Given data |
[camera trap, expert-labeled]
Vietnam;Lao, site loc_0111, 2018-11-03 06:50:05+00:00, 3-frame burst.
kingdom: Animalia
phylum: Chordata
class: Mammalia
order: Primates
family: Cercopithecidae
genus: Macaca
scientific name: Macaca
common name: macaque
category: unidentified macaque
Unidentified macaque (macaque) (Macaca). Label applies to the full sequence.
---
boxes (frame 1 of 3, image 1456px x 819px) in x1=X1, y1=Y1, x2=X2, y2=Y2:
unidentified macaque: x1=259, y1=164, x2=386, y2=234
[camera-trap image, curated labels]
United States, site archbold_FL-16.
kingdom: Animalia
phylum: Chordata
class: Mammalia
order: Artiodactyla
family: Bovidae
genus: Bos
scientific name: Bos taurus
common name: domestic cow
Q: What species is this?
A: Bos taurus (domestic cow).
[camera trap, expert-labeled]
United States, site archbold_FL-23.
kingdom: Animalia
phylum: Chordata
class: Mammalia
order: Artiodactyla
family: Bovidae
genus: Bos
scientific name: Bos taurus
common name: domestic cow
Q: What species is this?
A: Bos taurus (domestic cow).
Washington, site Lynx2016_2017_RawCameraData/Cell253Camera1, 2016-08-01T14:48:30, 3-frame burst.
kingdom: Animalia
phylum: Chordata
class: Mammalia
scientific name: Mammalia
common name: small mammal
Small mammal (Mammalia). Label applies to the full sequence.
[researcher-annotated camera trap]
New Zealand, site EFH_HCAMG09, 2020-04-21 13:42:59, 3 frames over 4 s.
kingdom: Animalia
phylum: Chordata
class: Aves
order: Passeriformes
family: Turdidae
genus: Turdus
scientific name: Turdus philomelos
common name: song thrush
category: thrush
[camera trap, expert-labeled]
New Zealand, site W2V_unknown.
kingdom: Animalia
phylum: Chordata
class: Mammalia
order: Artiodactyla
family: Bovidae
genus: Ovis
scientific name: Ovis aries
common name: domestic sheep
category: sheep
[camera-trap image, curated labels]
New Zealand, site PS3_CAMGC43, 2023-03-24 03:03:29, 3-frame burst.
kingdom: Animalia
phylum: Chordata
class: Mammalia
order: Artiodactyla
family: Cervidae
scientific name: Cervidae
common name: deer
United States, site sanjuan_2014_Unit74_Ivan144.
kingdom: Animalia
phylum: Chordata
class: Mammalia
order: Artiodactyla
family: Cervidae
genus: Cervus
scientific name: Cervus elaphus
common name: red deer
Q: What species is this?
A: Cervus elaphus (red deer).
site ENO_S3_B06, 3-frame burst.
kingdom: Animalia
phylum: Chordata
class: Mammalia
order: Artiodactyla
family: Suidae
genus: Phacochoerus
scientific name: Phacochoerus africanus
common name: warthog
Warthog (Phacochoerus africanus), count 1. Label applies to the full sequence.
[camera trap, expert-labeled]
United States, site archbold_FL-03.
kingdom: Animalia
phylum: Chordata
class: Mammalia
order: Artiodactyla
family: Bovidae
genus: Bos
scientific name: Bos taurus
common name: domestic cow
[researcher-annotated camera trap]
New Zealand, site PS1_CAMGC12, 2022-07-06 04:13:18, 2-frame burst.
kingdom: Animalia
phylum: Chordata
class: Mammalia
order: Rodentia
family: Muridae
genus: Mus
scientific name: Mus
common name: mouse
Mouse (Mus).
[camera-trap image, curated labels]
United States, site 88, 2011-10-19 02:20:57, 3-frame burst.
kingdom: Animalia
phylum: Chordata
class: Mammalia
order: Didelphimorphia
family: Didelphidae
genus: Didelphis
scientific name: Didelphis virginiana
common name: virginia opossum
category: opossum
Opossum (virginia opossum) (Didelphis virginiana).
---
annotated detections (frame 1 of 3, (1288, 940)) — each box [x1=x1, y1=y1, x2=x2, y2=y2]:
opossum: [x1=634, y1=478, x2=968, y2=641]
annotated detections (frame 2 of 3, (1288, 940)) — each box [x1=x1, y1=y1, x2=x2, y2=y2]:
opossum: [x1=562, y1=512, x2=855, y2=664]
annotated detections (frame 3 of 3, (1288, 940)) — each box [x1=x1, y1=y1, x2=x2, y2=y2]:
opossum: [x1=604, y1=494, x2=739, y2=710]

Directions for this task |
In your response, reproduce the records exactly, every one.

Result of the exercise |
[camera trap, expert-labeled]
Vietnam;Lao, site loc_0111, 2018-11-03 06:50:05+00:00, 3-frame burst.
kingdom: Animalia
phylum: Chordata
class: Mammalia
order: Primates
family: Cercopithecidae
genus: Macaca
scientific name: Macaca
common name: macaque
category: unidentified macaque
Unidentified macaque (macaque) (Macaca). Label applies to the full sequence.
---
boxes (frame 1 of 3, image 1456px x 819px) in x1=X1, y1=Y1, x2=X2, y2=Y2:
unidentified macaque: x1=259, y1=164, x2=386, y2=234
[camera-trap image, curated labels]
United States, site archbold_FL-16.
kingdom: Animalia
phylum: Chordata
class: Mammalia
order: Artiodactyla
family: Bovidae
genus: Bos
scientific name: Bos taurus
common name: domestic cow
Q: What species is this?
A: Bos taurus (domestic cow).
[camera trap, expert-labeled]
United States, site archbold_FL-23.
kingdom: Animalia
phylum: Chordata
class: Mammalia
order: Artiodactyla
family: Bovidae
genus: Bos
scientific name: Bos taurus
common name: domestic cow
Q: What species is this?
A: Bos taurus (domestic cow).
Washington, site Lynx2016_2017_RawCameraData/Cell253Camera1, 2016-08-01T14:48:30, 3-frame burst.
kingdom: Animalia
phylum: Chordata
class: Mammalia
scientific name: Mammalia
common name: small mammal
Small mammal (Mammalia). Label applies to the full sequence.
[researcher-annotated camera trap]
New Zealand, site EFH_HCAMG09, 2020-04-21 13:42:59, 3 frames over 4 s.
kingdom: Animalia
phylum: Chordata
class: Aves
order: Passeriformes
family: Turdidae
genus: Turdus
scientific name: Turdus philomelos
common name: song thrush
category: thrush
[camera trap, expert-labeled]
New Zealand, site W2V_unknown.
kingdom: Animalia
phylum: Chordata
class: Mammalia
order: Artiodactyla
family: Bovidae
genus: Ovis
scientific name: Ovis aries
common name: domestic sheep
category: sheep
[camera-trap image, curated labels]
New Zealand, site PS3_CAMGC43, 2023-03-24 03:03:29, 3-frame burst.
kingdom: Animalia
phylum: Chordata
class: Mammalia
order: Artiodactyla
family: Cervidae
scientific name: Cervidae
common name: deer
United States, site sanjuan_2014_Unit74_Ivan144.
kingdom: Animalia
phylum: Chordata
class: Mammalia
order: Artiodactyla
family: Cervidae
genus: Cervus
scientific name: Cervus elaphus
common name: red deer
Q: What species is this?
A: Cervus elaphus (red deer).
site ENO_S3_B06, 3-frame burst.
kingdom: Animalia
phylum: Chordata
class: Mammalia
order: Artiodactyla
family: Suidae
genus: Phacochoerus
scientific name: Phacochoerus africanus
common name: warthog
Warthog (Phacochoerus africanus), count 1. Label applies to the full sequence.
[camera trap, expert-labeled]
United States, site archbold_FL-03.
kingdom: Animalia
phylum: Chordata
class: Mammalia
order: Artiodactyla
family: Bovidae
genus: Bos
scientific name: Bos taurus
common name: domestic cow
[researcher-annotated camera trap]
New Zealand, site PS1_CAMGC12, 2022-07-06 04:13:18, 2-frame burst.
kingdom: Animalia
phylum: Chordata
class: Mammalia
order: Rodentia
family: Muridae
genus: Mus
scientific name: Mus
common name: mouse
Mouse (Mus).
[camera-trap image, curated labels]
United States, site 88, 2011-10-19 02:20:57, 3-frame burst.
kingdom: Animalia
phylum: Chordata
class: Mammalia
order: Didelphimorphia
family: Didelphidae
genus: Didelphis
scientific name: Didelphis virginiana
common name: virginia opossum
category: opossum
Opossum (virginia opossum) (Didelphis virginiana).
---
annotated detections (frame 1 of 3, (1288, 940)) — each box [x1=x1, y1=y1, x2=x2, y2=y2]:
opossum: [x1=634, y1=478, x2=968, y2=641]
annotated detections (frame 2 of 3, (1288, 940)) — each box [x1=x1, y1=y1, x2=x2, y2=y2]:
opossum: [x1=562, y1=512, x2=855, y2=664]
annotated detections (frame 3 of 3, (1288, 940)) — each box [x1=x1, y1=y1, x2=x2, y2=y2]:
opossum: [x1=604, y1=494, x2=739, y2=710]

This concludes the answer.